Co-founder of buyer’s agency network, BuyersBuyers, Pete Wargent, said that despite property prices declining, the worst could be behind us.
“The doomsday scenarios favoured by some media outlets are looking increasingly unlikely,” Mr Wargent said.
“We’ve passed peak fear.”
Mr Wargent said he expects the negativity surrounding property prices to slowly start to fade.
“The downturn has been driven by a combination of lower borrowing capacity and deeply negative sentiment, but we can expect to see some of the gloomier headlines tailing off now, which leads us to believe that ‘peak fear’ has now passed for this market cycle,” he said.
According to Mr Wargent, higher interest rates will continue to weigh on buyers, but that will be offset by a rising population.
“There’s no question that the series of interest rate hikes knocked the stuffing out of the housing market earlier in 2022,” he said.
“Naturally, we do expect lower borrowing capacity to impact some buyer cohorts, including first homebuyers, some investors, and particularly upgraders who are really stretching themselves to buy the best home they can.
“With the borders open and permanent migration ramping up again in tandem with the return of international students and other temporary visa holders, we expect to see the resident population of Australia increase by 1 million over the next two to three years.
“And this at a time when the statistics are threatening to show builders could be going insolvent at the fastest pace on record, hampering the supply response.”
Mr Wargent said improved auction clearance rates indicate that the market is more balanced, especially when it comes to high-quality properties in popular areas.
“There hasn’t been a tightening cycle of this pace and magnitude since 1994 – when the cash rate target went from 4.75 per cent to 7.5 per cent between July and December – so most young borrowers have never seen anything like this before, and it had a very significant impact on consumer confidence,” he said.

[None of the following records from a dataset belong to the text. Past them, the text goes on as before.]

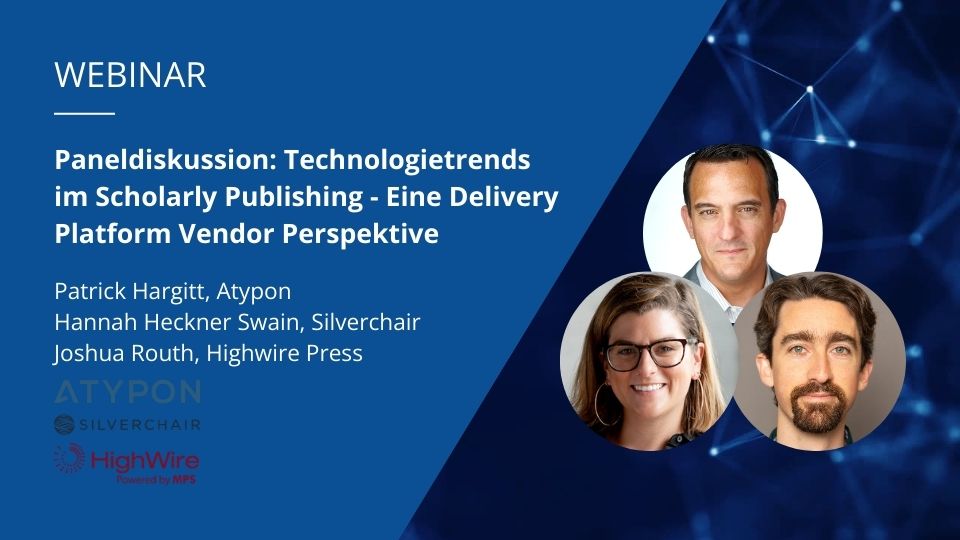 Portraitfoto von Patrick Hargitt (Atypon), Hannah Heckner Swain (Silverchair) und Joshua Routh (Highwire Press) und Titel des Webinars “Paneldiskussion: Technologietrends im Scholarly Publishing - Eine Delivery Platform Vendor Perspektive".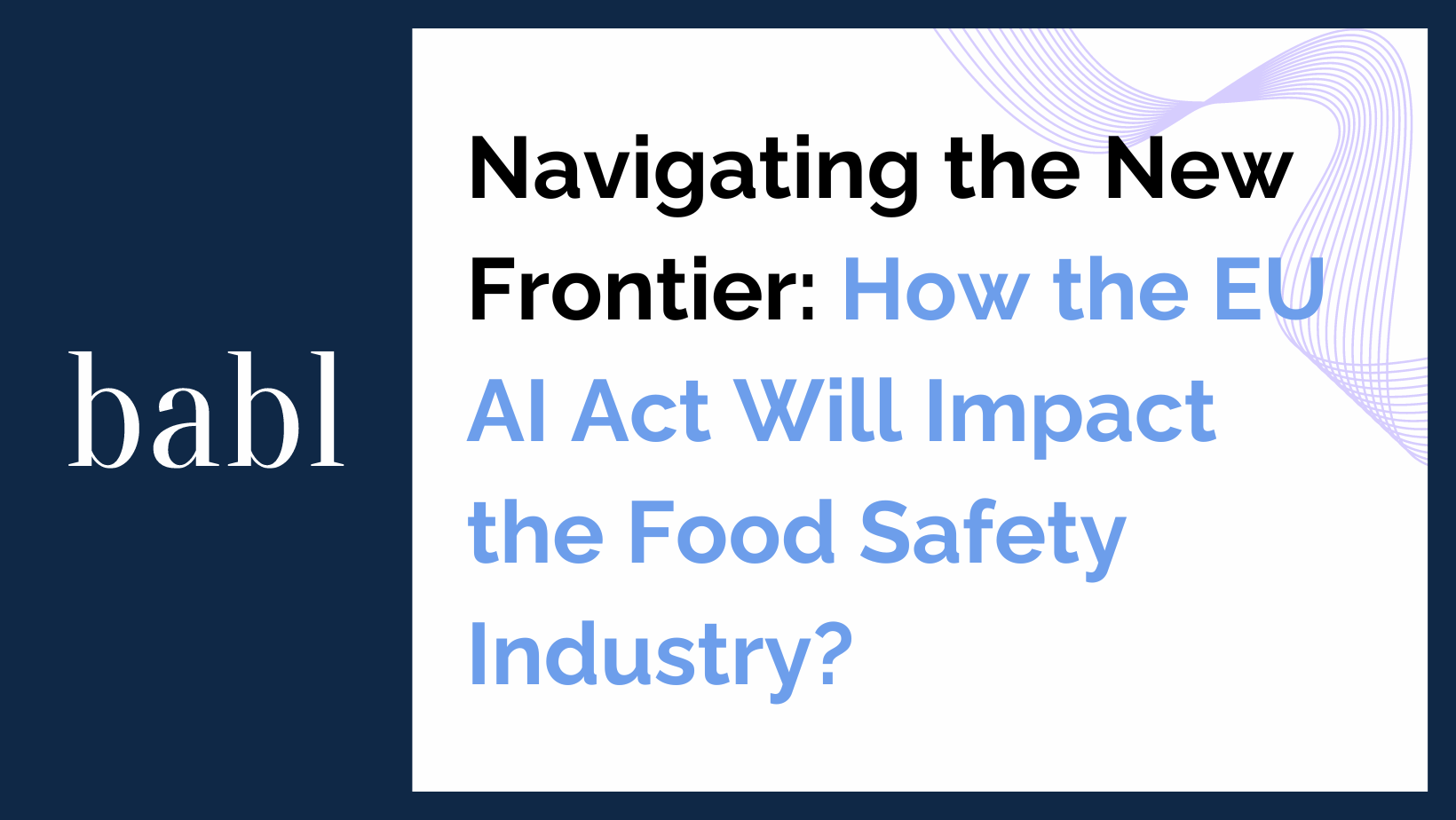 Navigating the New Frontier: How the EU AI Act Will Impact the Food Safety Industry?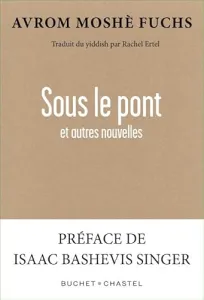 Sous le pont : et autres nouvelles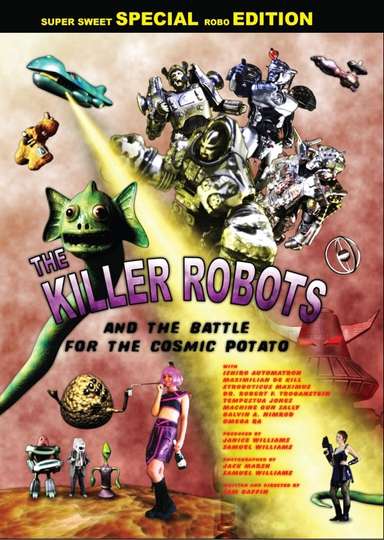 The Killer Robots and the Battle for the Cosmic Potato Poster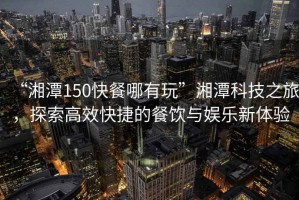 “湘潭150快餐哪有玩”湘潭科技之旅，探索高效快捷的餐飲與娛樂新體驗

“However, the Reserve Bank only hiking 25 basis points this month has had something of a soothing impact on buyer confidence – although there will likely be further hikes to come, it does add to a general feeling that we are getting closer to the terminal cash rate target for this cycle”.
“After months of gloomy headlines, eventually consumers tend to tire of hearing the same old messages and move on, particularly in the absence of a major property price correction, and a lot of buyers are doing just that now.
“At some point, you just have to choose to get into the market.”
BuyersBuyers CEO Doron Peleg said that capital city prices are now approximately 6 per cent below their peak, according to CoreLogic’s home value index, and the index would still show some further declines to come.
Mr Peleg said properties in popular areas are continuing to see strong demand, while the overall market has become more balanced between buyers and sellers.
“With Australia experiencing full employment, many prospective vendors can wait out the downturn, given most owners have built up significant equity, have substantial cash buffers, and given that rents are rising by up to 20 per cent per annum,” Mr Peleg said.
“Property market indices tend to lag, because there’s always going to be a delay between offers being made and property sales being settled, recorded, and reported.
“So price indices will likely show further declines for some time to come yet.”
“However, the peak of the ‘fear’ phase of the cycle now appears to have passed, and price declines are likely to become less steep from here, before being confirmed as bottoming out in the new year.”
Mr Peleg said CoreLogic reported the highest preliminary auction clearance rate since May this weekend, driven by improving buyer sentiment in Melbourne and Adelaide, as well as less stock flowing on the market.
“Brisbane’s house prices are seeing some of the speculative excess wiped away this year, but we’ve also seen unit and townhouse prices rising in many cases,” he said.
“There are still some areas of weakness in Sydney, but stamp duty being scrapped for first homebuyers up to the $1.5 million price point in the new year will likely see a recovery driven from the bottom of the market up.”